As the tax advisor for successful businesses in Vancouver, I have my share of owners who spend money as fast as they make it. For these spendthrifts, tax planning essentially boils down to cash management. And I have another group of successful business owners who are obsessed with paying little tax as possible come April 30.
As I explain to the second group often, tax planning is much more than just minimizing taxes for this year. Tax planning is about letting you live the life you dreamt over a long period given your
current success and what the future looks like from you stand now.
Corporate Tax Planning
For Canadian small businesses, there are only two corporate tax rates. For corporate profits under $ 500,000 there is what I call the little rate, which is 11% for BC currently. And for corporate profits above $ 500,000, there is the big rate, which is 27% for BC currently. For individual taxes, there are many brackets ranging from 15% and maxing out at 53.50% for regular income
exceeding $222,421.
Given these tax brackets, it is tempting for a shareholder of a CCPC to draw out as little as possible to stay in the low tax bracket at the personal level as the corporate tax rate of 11% is a
great way to accumulate cash in the corporation. This course is great financial and tax planning as long as the personal life stays linear which is not the case.

[DIRECTIONS] List every distinct percentage figure that appears in the text on tax planning for Vancouver business owners.

[DATA SUPPLIED]
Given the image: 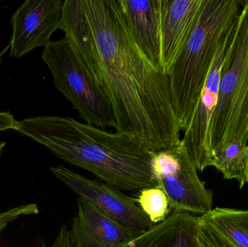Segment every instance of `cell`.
I'll return each mask as SVG.
<instances>
[{
    "instance_id": "obj_1",
    "label": "cell",
    "mask_w": 248,
    "mask_h": 247,
    "mask_svg": "<svg viewBox=\"0 0 248 247\" xmlns=\"http://www.w3.org/2000/svg\"><path fill=\"white\" fill-rule=\"evenodd\" d=\"M94 35L100 83L114 110L116 131L150 152L174 146L182 131L170 101L168 76L133 41L119 0H84Z\"/></svg>"
},
{
    "instance_id": "obj_2",
    "label": "cell",
    "mask_w": 248,
    "mask_h": 247,
    "mask_svg": "<svg viewBox=\"0 0 248 247\" xmlns=\"http://www.w3.org/2000/svg\"><path fill=\"white\" fill-rule=\"evenodd\" d=\"M17 131L119 189L155 186L150 171L151 152L126 133L106 131L58 116L23 119L19 121Z\"/></svg>"
},
{
    "instance_id": "obj_3",
    "label": "cell",
    "mask_w": 248,
    "mask_h": 247,
    "mask_svg": "<svg viewBox=\"0 0 248 247\" xmlns=\"http://www.w3.org/2000/svg\"><path fill=\"white\" fill-rule=\"evenodd\" d=\"M244 1L204 0L192 31L169 73L170 101L185 132L198 105L214 57Z\"/></svg>"
},
{
    "instance_id": "obj_4",
    "label": "cell",
    "mask_w": 248,
    "mask_h": 247,
    "mask_svg": "<svg viewBox=\"0 0 248 247\" xmlns=\"http://www.w3.org/2000/svg\"><path fill=\"white\" fill-rule=\"evenodd\" d=\"M234 142L248 145V0L243 2L224 55L211 124L213 155Z\"/></svg>"
},
{
    "instance_id": "obj_5",
    "label": "cell",
    "mask_w": 248,
    "mask_h": 247,
    "mask_svg": "<svg viewBox=\"0 0 248 247\" xmlns=\"http://www.w3.org/2000/svg\"><path fill=\"white\" fill-rule=\"evenodd\" d=\"M42 59L52 74L54 85L71 102L79 117L96 127L116 129V116L108 97L66 38L49 42L44 48Z\"/></svg>"
},
{
    "instance_id": "obj_6",
    "label": "cell",
    "mask_w": 248,
    "mask_h": 247,
    "mask_svg": "<svg viewBox=\"0 0 248 247\" xmlns=\"http://www.w3.org/2000/svg\"><path fill=\"white\" fill-rule=\"evenodd\" d=\"M150 157L152 178L167 196L170 211L202 216L212 210L214 193L200 179L182 139Z\"/></svg>"
},
{
    "instance_id": "obj_7",
    "label": "cell",
    "mask_w": 248,
    "mask_h": 247,
    "mask_svg": "<svg viewBox=\"0 0 248 247\" xmlns=\"http://www.w3.org/2000/svg\"><path fill=\"white\" fill-rule=\"evenodd\" d=\"M237 20L218 46L198 105L182 139L188 154L201 172L212 166L211 124L218 104L224 55Z\"/></svg>"
},
{
    "instance_id": "obj_8",
    "label": "cell",
    "mask_w": 248,
    "mask_h": 247,
    "mask_svg": "<svg viewBox=\"0 0 248 247\" xmlns=\"http://www.w3.org/2000/svg\"><path fill=\"white\" fill-rule=\"evenodd\" d=\"M50 172L80 198L94 204L110 218L137 232L153 226L136 203L117 187L97 180L89 179L62 165L49 168Z\"/></svg>"
},
{
    "instance_id": "obj_9",
    "label": "cell",
    "mask_w": 248,
    "mask_h": 247,
    "mask_svg": "<svg viewBox=\"0 0 248 247\" xmlns=\"http://www.w3.org/2000/svg\"><path fill=\"white\" fill-rule=\"evenodd\" d=\"M61 0H26L10 19L13 34L10 56L20 58L51 42L52 35L60 29L62 20Z\"/></svg>"
},
{
    "instance_id": "obj_10",
    "label": "cell",
    "mask_w": 248,
    "mask_h": 247,
    "mask_svg": "<svg viewBox=\"0 0 248 247\" xmlns=\"http://www.w3.org/2000/svg\"><path fill=\"white\" fill-rule=\"evenodd\" d=\"M77 203L69 229L74 247H122L142 233L110 218L84 199L78 197Z\"/></svg>"
},
{
    "instance_id": "obj_11",
    "label": "cell",
    "mask_w": 248,
    "mask_h": 247,
    "mask_svg": "<svg viewBox=\"0 0 248 247\" xmlns=\"http://www.w3.org/2000/svg\"><path fill=\"white\" fill-rule=\"evenodd\" d=\"M127 29L140 52L158 71L161 63L160 0H119Z\"/></svg>"
},
{
    "instance_id": "obj_12",
    "label": "cell",
    "mask_w": 248,
    "mask_h": 247,
    "mask_svg": "<svg viewBox=\"0 0 248 247\" xmlns=\"http://www.w3.org/2000/svg\"><path fill=\"white\" fill-rule=\"evenodd\" d=\"M204 0H160L161 63L169 73L186 43Z\"/></svg>"
},
{
    "instance_id": "obj_13",
    "label": "cell",
    "mask_w": 248,
    "mask_h": 247,
    "mask_svg": "<svg viewBox=\"0 0 248 247\" xmlns=\"http://www.w3.org/2000/svg\"><path fill=\"white\" fill-rule=\"evenodd\" d=\"M198 217L186 212H172L122 247H200Z\"/></svg>"
},
{
    "instance_id": "obj_14",
    "label": "cell",
    "mask_w": 248,
    "mask_h": 247,
    "mask_svg": "<svg viewBox=\"0 0 248 247\" xmlns=\"http://www.w3.org/2000/svg\"><path fill=\"white\" fill-rule=\"evenodd\" d=\"M60 29L65 33L86 69L100 83L97 47L84 0L63 1Z\"/></svg>"
},
{
    "instance_id": "obj_15",
    "label": "cell",
    "mask_w": 248,
    "mask_h": 247,
    "mask_svg": "<svg viewBox=\"0 0 248 247\" xmlns=\"http://www.w3.org/2000/svg\"><path fill=\"white\" fill-rule=\"evenodd\" d=\"M198 221L232 247H248V210L216 207Z\"/></svg>"
},
{
    "instance_id": "obj_16",
    "label": "cell",
    "mask_w": 248,
    "mask_h": 247,
    "mask_svg": "<svg viewBox=\"0 0 248 247\" xmlns=\"http://www.w3.org/2000/svg\"><path fill=\"white\" fill-rule=\"evenodd\" d=\"M212 166L227 180H237L240 188L248 184V145L230 144L214 153Z\"/></svg>"
},
{
    "instance_id": "obj_17",
    "label": "cell",
    "mask_w": 248,
    "mask_h": 247,
    "mask_svg": "<svg viewBox=\"0 0 248 247\" xmlns=\"http://www.w3.org/2000/svg\"><path fill=\"white\" fill-rule=\"evenodd\" d=\"M135 201L153 225L163 221L170 215L167 196L159 186L141 189Z\"/></svg>"
},
{
    "instance_id": "obj_18",
    "label": "cell",
    "mask_w": 248,
    "mask_h": 247,
    "mask_svg": "<svg viewBox=\"0 0 248 247\" xmlns=\"http://www.w3.org/2000/svg\"><path fill=\"white\" fill-rule=\"evenodd\" d=\"M39 210L34 203L23 204L0 213V236L9 224L24 216L39 214Z\"/></svg>"
},
{
    "instance_id": "obj_19",
    "label": "cell",
    "mask_w": 248,
    "mask_h": 247,
    "mask_svg": "<svg viewBox=\"0 0 248 247\" xmlns=\"http://www.w3.org/2000/svg\"><path fill=\"white\" fill-rule=\"evenodd\" d=\"M197 236L200 247H232L199 221Z\"/></svg>"
},
{
    "instance_id": "obj_20",
    "label": "cell",
    "mask_w": 248,
    "mask_h": 247,
    "mask_svg": "<svg viewBox=\"0 0 248 247\" xmlns=\"http://www.w3.org/2000/svg\"><path fill=\"white\" fill-rule=\"evenodd\" d=\"M10 47V44H8L0 52V65L2 61L3 55L8 51ZM19 121L15 119L14 116L10 112H0V131L8 130L17 131Z\"/></svg>"
},
{
    "instance_id": "obj_21",
    "label": "cell",
    "mask_w": 248,
    "mask_h": 247,
    "mask_svg": "<svg viewBox=\"0 0 248 247\" xmlns=\"http://www.w3.org/2000/svg\"><path fill=\"white\" fill-rule=\"evenodd\" d=\"M39 247H74L70 238L69 229L63 225L60 229L58 236L50 246H46L44 242H41Z\"/></svg>"
},
{
    "instance_id": "obj_22",
    "label": "cell",
    "mask_w": 248,
    "mask_h": 247,
    "mask_svg": "<svg viewBox=\"0 0 248 247\" xmlns=\"http://www.w3.org/2000/svg\"><path fill=\"white\" fill-rule=\"evenodd\" d=\"M6 142L3 141H0V158H1V153H2L3 149L5 147Z\"/></svg>"
}]
</instances>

[THE SOLUTION] 11%, 27%, 15%, 53.50%